Posted May 16, 2015 20:14 UTC (Sat) by dlang (guest, #313) [Link] (2 responses)

From what I understand, the issue was that a single sync could return to the command line before the data was actually on disk, but a second one couldn't start until the first finished.

that still doesn't justify three invocations, but would justify two.

Trading off safety and performance in the kernel

Posted May 16, 2015 20:42 UTC (Sat) by neilbrown (subscriber, #359) [Link] (1 responses)

Yes, the "sync" semantics are "wait for any pending writeout to complete, then start writeout on any dirty data", so 2 is sensible and 3 is superstitious.
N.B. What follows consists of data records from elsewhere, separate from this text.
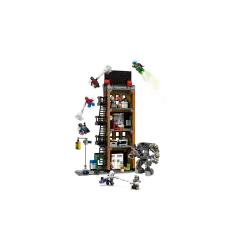 LEGO Marvel Spider-Man vs. Mysterio: The Daily Bugle 76342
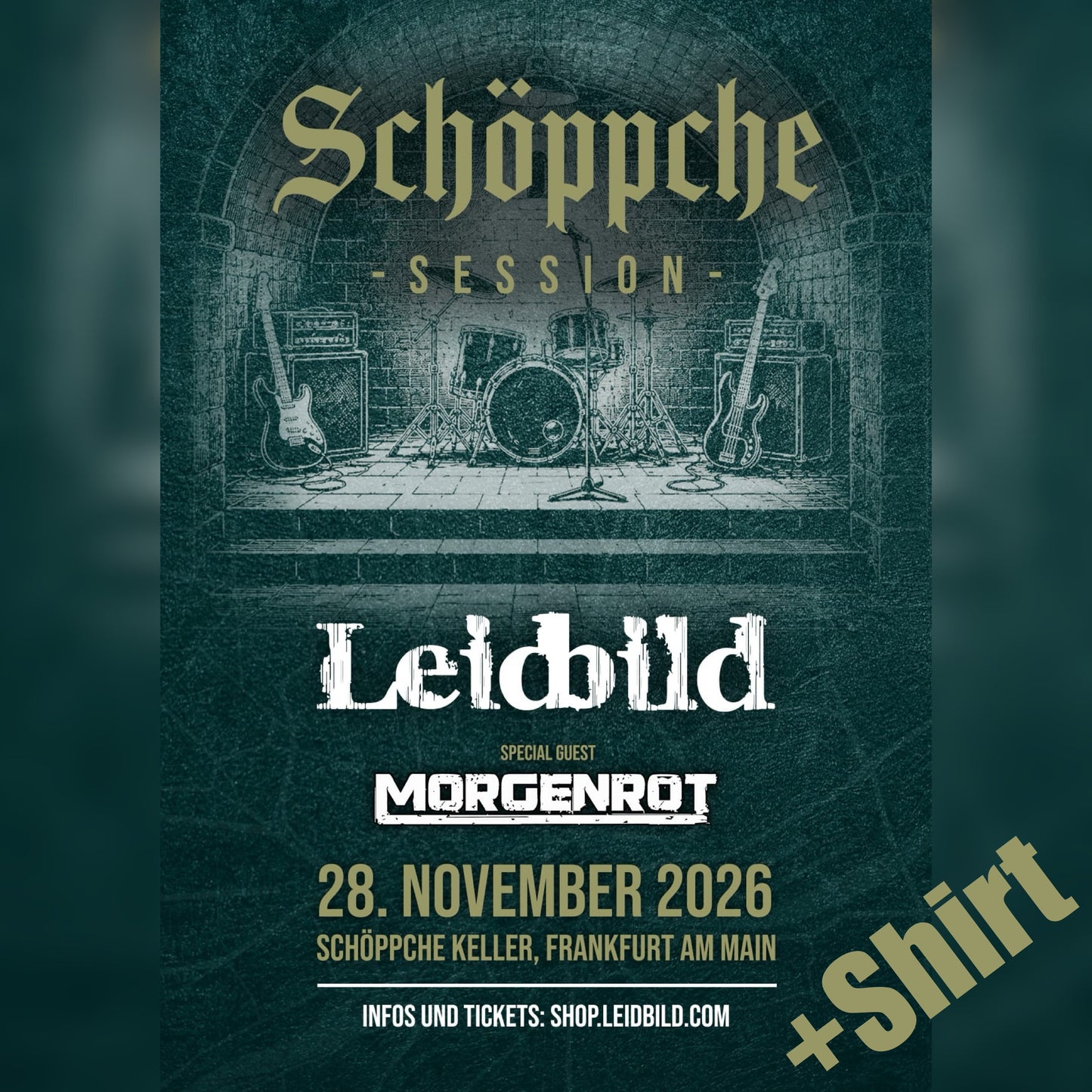 Schöppche Session Bundle (Ticket + Shirt)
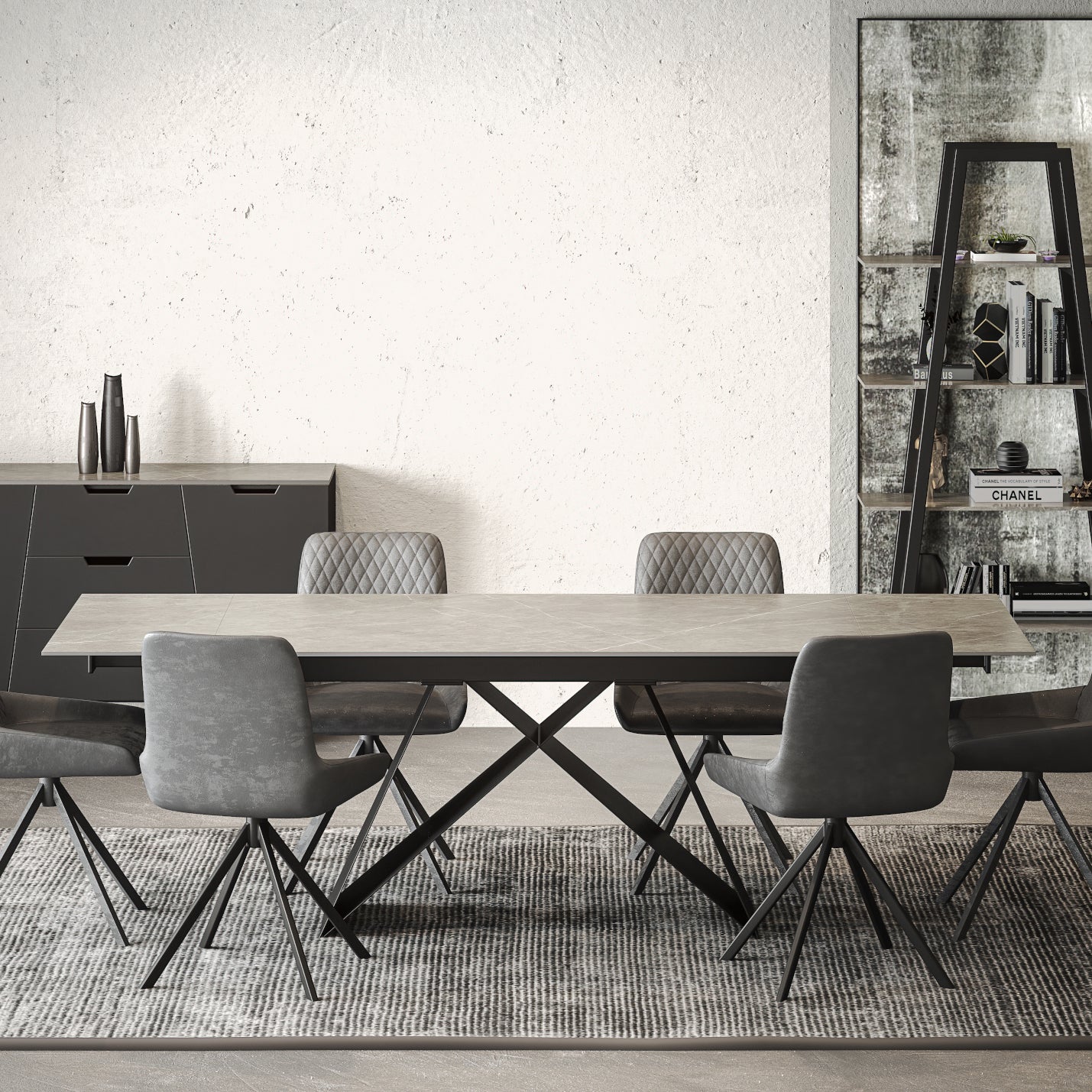 Apollo 160-240cm Extending Dining Table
http://pubs.opengroup.org/onlinepubs/7908799/xsh/sync.html

This is part of why calling sys_sync() once in the suspend path is wrong (twice has been suggested), though I'm not certain if the Linux implementation exactly matches the specification.

Trading off safety and performance in the kernel

Posted May 17, 2015 4:21 UTC (Sun) by neilbrown (subscriber, #359) [Link]

> Yes, the "sync" semantics are "wait for any pending writeout to complete, then start writeout on any dirty data",

Actually, I'll have to backtrack on this. I can find no evidence in historical Unix, all the way up to 4.3BSD, to suggest that the 'sync' system call would wait. It just initiated IO. So maybe calling it 3 times makes sense.

Linux (roughly) followed that approach until Linux 1.3.20. That version introduced the change:

--- a/fs/buffer.c
+++ b/fs/buffer.c
@@ -228,7 +228,7 @@ int fsync_dev(dev_t dev)
 
 asmlinkage int sys_sync(void)
 {
-       sync_dev(0);
+       fsync_dev(0);
        return 0;
 }
 
To give the fuller context:
void sync_dev(dev_t dev)
{
        sync_buffers(dev, 0);
        sync_supers(dev);
        sync_inodes(dev);
        sync_buffers(dev, 0);
}

int fsync_dev(dev_t dev)
{
        sync_buffers(dev, 0);
        sync_supers(dev);
        sync_inodes(dev);
        return sync_buffers(dev, 1);
}

asmlinkage int sys_sync(void)
{
        fsync_dev(0);
        return 0;
}
The second arg to sync_buffers() says whether it should 'wait'. So fsync_dev() waits, sync_dev() doesn't.

Exactly what is waited for when is hard to track. I'd need to read a lot more code to see what things sys_sync waits for today. But it does wait for something, but before 1.3.20, and all through "Unix", it certainly didn't wait for everything.